§ **DIRECTIONS FOR THIS TASK**
Reproduce the records below, replacing every occurrence of "red tail light" with "rear brake light" and keeping all other text unchanged.

§ **INPUT RECORDS**
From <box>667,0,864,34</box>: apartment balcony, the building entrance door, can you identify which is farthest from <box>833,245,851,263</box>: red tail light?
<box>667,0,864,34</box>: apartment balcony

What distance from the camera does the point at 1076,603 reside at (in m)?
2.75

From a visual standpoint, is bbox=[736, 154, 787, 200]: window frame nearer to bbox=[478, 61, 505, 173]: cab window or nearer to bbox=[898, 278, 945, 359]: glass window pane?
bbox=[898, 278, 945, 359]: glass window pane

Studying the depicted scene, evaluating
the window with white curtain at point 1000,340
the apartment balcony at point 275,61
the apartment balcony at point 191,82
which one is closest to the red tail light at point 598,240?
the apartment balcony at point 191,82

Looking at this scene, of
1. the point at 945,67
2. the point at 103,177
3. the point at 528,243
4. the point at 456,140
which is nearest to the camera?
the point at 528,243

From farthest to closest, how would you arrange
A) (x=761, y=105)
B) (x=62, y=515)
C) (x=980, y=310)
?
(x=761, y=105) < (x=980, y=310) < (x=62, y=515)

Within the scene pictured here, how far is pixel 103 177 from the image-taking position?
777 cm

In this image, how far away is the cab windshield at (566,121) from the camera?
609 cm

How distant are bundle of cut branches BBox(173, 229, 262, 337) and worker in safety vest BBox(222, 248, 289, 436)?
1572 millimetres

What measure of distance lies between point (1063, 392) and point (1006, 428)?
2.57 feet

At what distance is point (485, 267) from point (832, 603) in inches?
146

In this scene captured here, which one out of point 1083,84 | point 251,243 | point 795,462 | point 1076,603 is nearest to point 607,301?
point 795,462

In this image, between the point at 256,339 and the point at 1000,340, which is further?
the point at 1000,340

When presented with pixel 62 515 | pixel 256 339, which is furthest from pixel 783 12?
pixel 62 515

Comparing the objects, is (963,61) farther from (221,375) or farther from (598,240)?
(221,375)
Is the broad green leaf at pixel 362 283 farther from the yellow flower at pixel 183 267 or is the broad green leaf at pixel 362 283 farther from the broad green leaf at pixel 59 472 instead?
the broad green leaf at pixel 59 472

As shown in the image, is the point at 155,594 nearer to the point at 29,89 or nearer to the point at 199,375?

§ **EXPECTED OUTPUT**
From <box>667,0,864,34</box>: apartment balcony, the building entrance door, can you identify which is farthest from <box>833,245,851,263</box>: rear brake light?
<box>667,0,864,34</box>: apartment balcony

What distance from the camera does the point at 1076,603 reside at (in m)?
2.75

From a visual standpoint, is bbox=[736, 154, 787, 200]: window frame nearer to bbox=[478, 61, 505, 173]: cab window or nearer to bbox=[898, 278, 945, 359]: glass window pane?
bbox=[898, 278, 945, 359]: glass window pane

Studying the depicted scene, evaluating
the window with white curtain at point 1000,340
the apartment balcony at point 275,61
the apartment balcony at point 191,82
which one is closest to the rear brake light at point 598,240?
the apartment balcony at point 191,82

Looking at this scene, of
1. the point at 945,67
2. the point at 103,177
3. the point at 528,243
4. the point at 456,140
which is nearest to the camera?
the point at 528,243

From farthest to closest, how would you arrange
A) (x=761, y=105)
B) (x=62, y=515)
C) (x=980, y=310)
?
(x=761, y=105) < (x=980, y=310) < (x=62, y=515)

Within the scene pictured here, how far is pixel 103 177 from the image-taking position?
777 cm

In this image, how far away is the cab windshield at (566,121) from the camera?
609 cm

How distant are bundle of cut branches BBox(173, 229, 262, 337) and worker in safety vest BBox(222, 248, 289, 436)?
1572 millimetres

What measure of distance lies between point (1063, 392) and point (1006, 428)?
2.57 feet

At what distance is point (485, 267) from point (832, 603) in inches?
146

In this scene captured here, which one out of point 1083,84 | point 251,243 | point 795,462 | point 1076,603 is nearest to point 607,301?
point 795,462

In this image, between the point at 256,339 and the point at 1000,340, which is further?
the point at 1000,340

When presented with pixel 62 515 | pixel 256 339, which is furthest from pixel 783 12?
pixel 62 515

Comparing the objects, is (963,61) farther from (221,375) or farther from (598,240)?
(221,375)
Is the broad green leaf at pixel 362 283 farther from the yellow flower at pixel 183 267 or is the broad green leaf at pixel 362 283 farther from the broad green leaf at pixel 59 472 instead?
the broad green leaf at pixel 59 472

As shown in the image, is the point at 155,594 nearer to the point at 29,89 or nearer to the point at 199,375?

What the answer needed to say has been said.